I'm most confident in that last attempt, but the increase seems intuitively high.

 

[gneill]

Your first approach, using conservation of energy, looked most promising.

You need to make sure that you take into account both objects when you determine the moment of inertia, so that the initial rotational energy will be correct. Since the disk is symmetric about the rotation axis, there's no change in gravitational potential for it as it rotates. But the small mass is a different matter. What's its change in height from the minimum speed position to the maximum speed position?

 

[mattji104]

Well, if my assumption is correct in that the maximum is at the bottom of the rotation, and minimum at the top, the change in height is 4 ft. and the work done is:

mg(h1-h2)=20(32.2)(4)=2576 J

 

[mattji104]

Actually, I'm wrong because 20 lb is the weight not the mass, so
(20/32.2)(32.2)(4)=80 J

 

[gneill]

Well, if my assumption is correct in that the maximum is at the bottom of the rotation, and minimum at the top, the change in height is 4 ft. and the work done is:

mg(h1-h2)=20(32.2)(4)=2576 J

Actually, I'm wrong because 20 lb is the weight not the mass, so
(20/32.2)(32.2)(4)=80 J

You have to be careful with the units. Using the Imperial US system the "20 lb weight" is going to be equivalent to about 9kg of mass. 20lb is taken as a mass. If you do your calculation in these units your energy won't come out in Joules. It'll be something like "foot pound-force" (ft-lbf), or some equally mind bending unit Divide your energy value by g = 32.174 ft/s² to render it into ft-lbf units. Or just state that the units are lb*ft²/s² and leave it be. (Or just convert everything to kg's and m's and work in metric!)

But you've got the right idea, and symbolically the math makes sense. So if you do the math correctly the units should take care of themselves.

 

[mattji104]

OK, attached is my solution going through without making my silly unit mistakes, and assuming the 40 lb and 20 lb are mass. Converted everything to SI units for simplicity, which is something I have tried to avoid to build my versatility, but clearly it's not worth it if I can't get the solution!

Also, I made the assumption that the moment of inertia is only given by the disc, because the description of the 20 lb mass seemed to be a point particle, therefore only affecting the rotational motion but not I, is that proper? And does the answer seem reasonable?

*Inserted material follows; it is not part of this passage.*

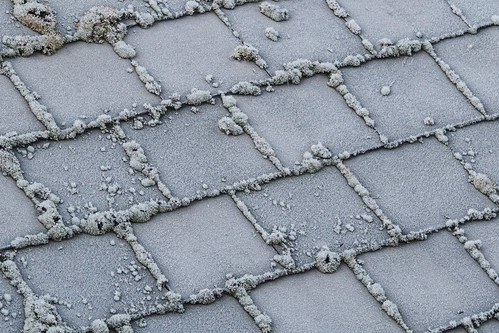 Frosted roof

So if you can help me with one last conceptual idea that's bothering me. Was it possible to approach this problem using using the torque? What was bugging me was that I saw the weight of 20 lb will introduce 0 torque at ∏/2, but from there to 3∏/2, it would introduce a non-constant acceleration proportional to its component tangent to the circle, which is what I tried to accomplish in "scan0004.pdf" above. Am I correct in thinking that?

 

[gneill]

OK, attached is my solution going through without making my silly unit mistakes, and assuming the 40 lb and 20 lb are mass. Converted everything to SI units for simplicity, which is something I have tried to avoid to build my versatility, but clearly it's not worth it if I can't get the solution!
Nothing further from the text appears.